Ab initio quantum chemistry with neural-network wavefunctions

Deep learning methods outperform human capabilities in pattern recognition and data processing problems and now have an increasingly important role in scientific discovery. A key application of machine learning in molecular science is to learn potential energy surfaces or force fields from ab initio solutions of the electronic Schrodinger equation using data sets obtained with density functional theory, coupled cluster or other quantum chemistry (QC) methods. In this Review, we discuss a complementary approach using machine learning to aid the direct solution of QC problems from first principles. Specifically, we focus on quantum Monte Carlo methods that use neural-network ansatzes to solve the electronic Schrodinger equation, in first and second quantization, computing ground and excited states and generalizing over multiple nuclear configurations.
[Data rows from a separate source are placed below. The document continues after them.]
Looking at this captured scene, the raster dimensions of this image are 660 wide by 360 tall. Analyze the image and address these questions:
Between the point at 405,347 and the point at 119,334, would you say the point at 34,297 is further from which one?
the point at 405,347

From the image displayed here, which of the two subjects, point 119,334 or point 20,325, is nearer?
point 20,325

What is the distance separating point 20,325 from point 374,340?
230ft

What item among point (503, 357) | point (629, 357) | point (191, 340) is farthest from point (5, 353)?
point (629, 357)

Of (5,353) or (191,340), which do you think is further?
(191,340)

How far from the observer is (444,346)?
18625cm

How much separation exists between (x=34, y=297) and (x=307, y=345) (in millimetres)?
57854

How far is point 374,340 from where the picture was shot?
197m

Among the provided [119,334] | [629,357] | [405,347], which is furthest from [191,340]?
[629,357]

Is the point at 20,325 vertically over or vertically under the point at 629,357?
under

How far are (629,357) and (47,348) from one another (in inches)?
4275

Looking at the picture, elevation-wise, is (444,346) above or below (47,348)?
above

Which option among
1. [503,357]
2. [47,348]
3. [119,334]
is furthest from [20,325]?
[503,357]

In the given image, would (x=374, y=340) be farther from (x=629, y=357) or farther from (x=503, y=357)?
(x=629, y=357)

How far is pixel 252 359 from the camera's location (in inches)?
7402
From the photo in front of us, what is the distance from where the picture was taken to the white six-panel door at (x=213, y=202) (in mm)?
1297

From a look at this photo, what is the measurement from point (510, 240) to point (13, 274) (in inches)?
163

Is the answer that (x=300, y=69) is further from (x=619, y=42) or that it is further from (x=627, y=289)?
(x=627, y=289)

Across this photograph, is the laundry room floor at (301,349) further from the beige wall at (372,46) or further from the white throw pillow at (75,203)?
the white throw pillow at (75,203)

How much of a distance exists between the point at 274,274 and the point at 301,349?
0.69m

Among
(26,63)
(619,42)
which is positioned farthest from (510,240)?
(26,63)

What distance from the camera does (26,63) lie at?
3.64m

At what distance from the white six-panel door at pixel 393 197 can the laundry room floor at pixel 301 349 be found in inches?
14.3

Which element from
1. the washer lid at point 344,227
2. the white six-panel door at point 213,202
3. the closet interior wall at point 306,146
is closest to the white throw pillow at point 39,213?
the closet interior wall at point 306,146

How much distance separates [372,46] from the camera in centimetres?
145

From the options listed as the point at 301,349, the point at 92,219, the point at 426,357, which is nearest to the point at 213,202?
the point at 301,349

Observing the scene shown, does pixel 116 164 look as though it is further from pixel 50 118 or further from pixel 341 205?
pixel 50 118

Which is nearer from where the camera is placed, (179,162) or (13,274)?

Although still at their infancy, these methods can already generate virtually exact solutions of the electronic Schrodinger equation for small systems and rival advanced conventional QC methods for systems with up to a few dozen electrons.

Automated summary

Deep learning methods have surpassed human capabilities in pattern recognition and data processing, and have become increasingly important in scientific discovery. In molecular science, a key application of machine learning is to learn potential energy surfaces or force fields from ab initio solutions of the electronic Schrodinger equation obtained with various quantum chemistry methods. This review discusses a complementary approach that uses machine learning to directly solve quantum chemistry problems from first principles, focusing on quantum Monte Carlo methods with neural-network ansatzes to solve the electronic Schrodinger equation.